MANILA, Philippines — Progressive group Sanlakas on Monday assailed the constitutionality of the Anti-Terrorism Act of 2020, the eighth legal challenge that the contentious new law is facing before the Supreme Court.

Sanlakas, a multi-sectoral people’s alliance and party-list organization, filed a Petition for Certiorari on Monday. The group specifically asked the SC to strike down Section 4 of Republic Act 11479 — the provision that defines terrorism — as null and void for violating the Constitution.

They also prayed for the issuance of a temporary restraining order against the cited provision of the law, which is due to come into force this weekend.

Sanlakas joins other petitioners,  including Framers of the Constitution, lawmakers and trade unionists in challenging the anti-terrorism law before the highest court in the land.

‘Subjective features’ up to law enforcers’ perception

The group anchored their petition on the Sec. 4 of the law, which they said should be struck down following the void-for-vagueness principle.’
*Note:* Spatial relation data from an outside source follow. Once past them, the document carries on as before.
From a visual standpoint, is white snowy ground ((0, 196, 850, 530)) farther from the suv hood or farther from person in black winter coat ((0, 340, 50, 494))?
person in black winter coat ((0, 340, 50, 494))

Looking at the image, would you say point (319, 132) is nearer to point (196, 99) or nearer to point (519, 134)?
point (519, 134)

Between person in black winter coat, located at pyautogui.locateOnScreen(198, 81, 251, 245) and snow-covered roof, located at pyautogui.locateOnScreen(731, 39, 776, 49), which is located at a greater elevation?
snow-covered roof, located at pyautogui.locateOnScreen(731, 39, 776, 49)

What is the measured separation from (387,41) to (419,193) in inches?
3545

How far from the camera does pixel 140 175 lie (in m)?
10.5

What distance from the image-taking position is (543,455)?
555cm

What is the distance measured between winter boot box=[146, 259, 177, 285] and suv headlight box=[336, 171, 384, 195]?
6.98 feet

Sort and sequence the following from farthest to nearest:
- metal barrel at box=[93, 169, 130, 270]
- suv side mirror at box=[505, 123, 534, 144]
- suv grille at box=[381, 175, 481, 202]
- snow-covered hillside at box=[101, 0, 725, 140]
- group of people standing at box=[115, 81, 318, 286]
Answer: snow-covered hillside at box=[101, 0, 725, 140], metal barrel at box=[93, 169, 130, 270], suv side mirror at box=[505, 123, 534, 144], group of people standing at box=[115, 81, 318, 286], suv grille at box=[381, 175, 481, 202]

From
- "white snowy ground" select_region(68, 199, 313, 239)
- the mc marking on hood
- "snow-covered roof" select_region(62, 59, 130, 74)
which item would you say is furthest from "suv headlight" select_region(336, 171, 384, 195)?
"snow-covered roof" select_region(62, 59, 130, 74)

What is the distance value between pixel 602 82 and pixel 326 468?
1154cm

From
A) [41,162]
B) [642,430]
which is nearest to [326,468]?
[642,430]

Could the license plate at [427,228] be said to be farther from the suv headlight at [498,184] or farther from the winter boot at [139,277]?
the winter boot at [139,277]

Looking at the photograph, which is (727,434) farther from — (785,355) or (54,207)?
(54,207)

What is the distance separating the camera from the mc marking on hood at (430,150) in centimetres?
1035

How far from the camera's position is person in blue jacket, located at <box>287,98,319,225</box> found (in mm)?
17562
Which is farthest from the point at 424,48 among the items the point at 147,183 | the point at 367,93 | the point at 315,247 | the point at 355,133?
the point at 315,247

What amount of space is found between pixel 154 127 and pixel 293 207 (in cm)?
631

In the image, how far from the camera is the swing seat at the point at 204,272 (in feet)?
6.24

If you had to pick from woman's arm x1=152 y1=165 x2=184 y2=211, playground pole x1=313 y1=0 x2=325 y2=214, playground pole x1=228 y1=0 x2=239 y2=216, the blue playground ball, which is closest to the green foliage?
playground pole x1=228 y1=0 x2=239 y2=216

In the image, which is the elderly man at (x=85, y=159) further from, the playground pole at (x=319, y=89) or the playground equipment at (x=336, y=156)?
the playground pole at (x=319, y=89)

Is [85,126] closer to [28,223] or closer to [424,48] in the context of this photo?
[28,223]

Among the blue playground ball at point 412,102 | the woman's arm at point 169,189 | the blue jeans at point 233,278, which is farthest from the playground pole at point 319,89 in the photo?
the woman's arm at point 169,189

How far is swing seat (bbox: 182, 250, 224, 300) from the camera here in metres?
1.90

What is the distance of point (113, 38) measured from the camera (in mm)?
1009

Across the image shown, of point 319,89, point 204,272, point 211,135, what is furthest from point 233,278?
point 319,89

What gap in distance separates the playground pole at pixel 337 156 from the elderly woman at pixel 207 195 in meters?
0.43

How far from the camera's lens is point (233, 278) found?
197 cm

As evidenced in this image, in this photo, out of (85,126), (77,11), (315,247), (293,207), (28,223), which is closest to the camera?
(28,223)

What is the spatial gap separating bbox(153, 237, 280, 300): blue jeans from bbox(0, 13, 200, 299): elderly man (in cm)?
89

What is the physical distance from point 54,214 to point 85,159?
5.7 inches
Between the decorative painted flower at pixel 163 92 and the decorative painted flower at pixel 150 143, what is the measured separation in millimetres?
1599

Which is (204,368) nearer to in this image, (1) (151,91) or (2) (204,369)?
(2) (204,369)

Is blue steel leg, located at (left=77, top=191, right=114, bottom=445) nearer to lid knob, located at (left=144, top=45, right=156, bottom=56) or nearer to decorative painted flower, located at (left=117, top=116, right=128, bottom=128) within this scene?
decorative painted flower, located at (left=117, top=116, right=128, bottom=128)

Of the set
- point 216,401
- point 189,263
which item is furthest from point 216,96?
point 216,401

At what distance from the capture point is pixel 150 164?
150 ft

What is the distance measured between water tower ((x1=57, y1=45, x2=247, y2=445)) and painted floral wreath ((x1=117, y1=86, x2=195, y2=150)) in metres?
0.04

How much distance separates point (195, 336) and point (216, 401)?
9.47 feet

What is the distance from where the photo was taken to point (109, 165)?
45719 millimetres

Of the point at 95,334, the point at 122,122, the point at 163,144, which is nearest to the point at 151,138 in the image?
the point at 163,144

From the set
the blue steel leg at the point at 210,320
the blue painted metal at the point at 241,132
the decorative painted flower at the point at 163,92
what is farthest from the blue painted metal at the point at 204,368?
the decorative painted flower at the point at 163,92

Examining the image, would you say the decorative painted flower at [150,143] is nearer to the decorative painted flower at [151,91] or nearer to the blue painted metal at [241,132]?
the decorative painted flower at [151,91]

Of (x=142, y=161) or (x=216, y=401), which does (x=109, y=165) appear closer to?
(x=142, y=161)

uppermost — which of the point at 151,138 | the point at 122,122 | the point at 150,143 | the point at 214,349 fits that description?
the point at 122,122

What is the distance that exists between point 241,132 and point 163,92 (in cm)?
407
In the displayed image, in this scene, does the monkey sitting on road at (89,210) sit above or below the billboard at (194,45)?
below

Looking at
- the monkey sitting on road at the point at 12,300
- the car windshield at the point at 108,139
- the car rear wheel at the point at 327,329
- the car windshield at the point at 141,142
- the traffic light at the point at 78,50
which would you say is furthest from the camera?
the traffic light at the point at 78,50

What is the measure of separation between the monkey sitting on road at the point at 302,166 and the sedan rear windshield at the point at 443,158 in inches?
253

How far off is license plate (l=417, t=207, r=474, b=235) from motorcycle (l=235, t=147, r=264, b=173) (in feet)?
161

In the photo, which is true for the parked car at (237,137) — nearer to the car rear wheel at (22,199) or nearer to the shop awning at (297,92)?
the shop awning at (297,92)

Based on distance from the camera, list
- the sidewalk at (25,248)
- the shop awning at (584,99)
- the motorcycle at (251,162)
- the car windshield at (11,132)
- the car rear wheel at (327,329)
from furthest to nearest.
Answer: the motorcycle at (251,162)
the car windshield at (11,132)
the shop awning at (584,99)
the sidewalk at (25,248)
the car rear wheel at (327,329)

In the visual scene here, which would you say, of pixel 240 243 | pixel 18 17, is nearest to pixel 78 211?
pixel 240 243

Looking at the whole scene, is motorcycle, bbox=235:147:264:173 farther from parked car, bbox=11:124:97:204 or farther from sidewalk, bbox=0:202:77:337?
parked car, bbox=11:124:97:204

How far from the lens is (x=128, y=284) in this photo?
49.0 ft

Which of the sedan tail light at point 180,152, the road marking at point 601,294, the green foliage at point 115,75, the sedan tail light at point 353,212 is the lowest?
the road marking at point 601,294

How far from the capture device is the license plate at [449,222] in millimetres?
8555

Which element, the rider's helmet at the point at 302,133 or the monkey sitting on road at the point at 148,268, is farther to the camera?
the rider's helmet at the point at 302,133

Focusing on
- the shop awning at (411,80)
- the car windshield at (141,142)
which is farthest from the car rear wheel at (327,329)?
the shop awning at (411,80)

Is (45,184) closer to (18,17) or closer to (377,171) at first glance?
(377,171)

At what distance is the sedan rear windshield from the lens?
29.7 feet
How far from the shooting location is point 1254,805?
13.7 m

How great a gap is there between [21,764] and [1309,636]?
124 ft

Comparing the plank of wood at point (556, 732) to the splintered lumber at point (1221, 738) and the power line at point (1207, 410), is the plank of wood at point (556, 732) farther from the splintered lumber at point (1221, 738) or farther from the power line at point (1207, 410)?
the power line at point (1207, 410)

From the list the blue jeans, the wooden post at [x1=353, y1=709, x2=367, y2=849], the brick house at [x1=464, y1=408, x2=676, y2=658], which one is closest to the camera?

Section 4(e) of the Senate bill defines “Terrorism,”  and part of the section part reads: “That, terrorism is defined in this Section shall not include advocacy, protest, dissent, stoppage of work, industrial or mass action and other similar exercises of civil and political rights.”

However, the same section says that this only applies if those activities “are not intended to cause death or serious physical harm to a person, to endanger a person’s life, or to create a serious risk to public safety.”

Taken together, “this creates the dangerous situation where the very acts protected and guaranteed by the 1987 Constitution can actually be, as applied on the ground, interpreted or assumed—due to the vagueness of the subjective feature—by the police and military operatives to be the crime of terrorism,” Sanlakas said.

They added that due to the “subjective features” of the law, the perception of the police or military of the law would prevail.

“It is a fact of our life, based on long actual experience, that the police and military agents of the State have so frequently abused and misused their armed authority especially when it comes to their dealings with workers in the picket lines, urban poor community dwellers in demolition sites, farmers demanding land ownership, and demonstrating students,” Sanlakas stressed.

Under the new law, security personnel may be authorized by the Anti-Terrorism Council—another provision that law experts flagged—to detain a person suspected of committing terrorism for 14 days, extendible by another ten days, before bringing him to judicial authority.

The Anti-Terrorism Council is composed of Cabinet officials, some of whom have history of red-tagging members of human rights groups, lawyers, journalists and even party-lists.

Sanlakas added that advocacy or protest is driven by collective intent. A stoppage of work, for example, is meant to seek better work conditions. Such activities “are precisely intended to bring about a desired result, including the change or reform of government policies, decisions and actuations.”

“How can these Constitutionally protected and guaranteed acts now be dragged and considered as crimes of terrorism if accompanied by intent and purpose which are vague, not clearly defined, bereft of standards, and susceptible to the self-serving and gratuitous interpretations of police and military enforcers?” Sanlakas added in their petition.

The Supreme Court last week consolidated the first four petitions filed in relation to the Anti-Terrorism Act of 2020. It gave the government officials named as respondents in the pleas ten days to file their comment.

Since last week’s en banc session, three more petitions were filed. Many other groups, including one with retired SC Senior Associate Justice Antonio Carpio, said they will challenge the law once it becomes implemented.